• [GOAL OF THE EXERCISE] Can you rewrite the committee transcript below between "Now, if in fact" and "four minutes, please.", inclusive, with "apportioned" swapped for "distributed"?

• [SOURCE EXCERPT]
┄┄┄┄┄┄┄┄┄┄

Formula 308 is the proposal that the third party in the House has tabled. I think you are aware of this proposal. It is to change the grandfather clause by the 15% rule, ensuring that no province would lose many seats in one allocation. It would always be a modest decrease. Let's say that Manitoba and Saskatchewan would stay at 12 seats, instead of going lower.

12:45 p.m.

Professor of Political Science, University of British Columbia

Dr. Kenneth Carty

Well, as I indicated in my comments, I think the grandfather clause is the source of the real problem. But the 15% rule was a previous rule, again, to avoid the hard question about what the real numbers should be. So if I were to take my principal position to its extreme, I would say we ought to do away with that rule as well.

Now, if in fact there's a sense that, having fixed the number, we ought to have a transition to it, then something like the 15% rule might be appropriate. But it does seem to me that both of these rules are different ways of avoiding the real questions of how big a House we need, what it does, and how fairly apportioned it should be.

So in principle, I'm opposed to both rules, but I understand that if you wanted to fix the size, you might want something like the old 15% rule as a way of transitioning.

12:45 p.m.

Conservative

The Chair Conservative Joe Preston

Mr. Williamson, you have four minutes, please.

12:45 p.m.

┄┄┄┄┄┄┄┄┄┄

• [RAW DATA]
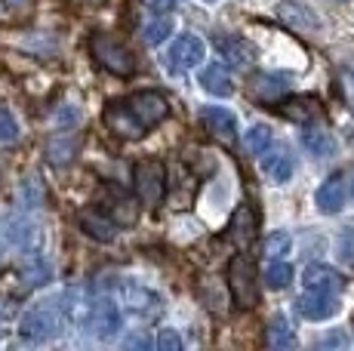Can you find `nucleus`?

┄┄┄┄┄┄┄┄┄┄

• [OUTPUT OF THE EXERCISE]
Now, if in fact there's a sense that, having fixed the number, we ought to have a transition to it, then something like the 15% rule might be appropriate. But it does seem to me that both of these rules are different ways of avoiding the real questions of how big a House we need, what it does, and how fairly distributed it should be.

So in principle, I'm opposed to both rules, but I understand that if you wanted to fix the size, you might want something like the old 15% rule as a way of transitioning.

12:45 p.m.

Conservative

The Chair Conservative Joe Preston

Mr. Williamson, you have four minutes, please.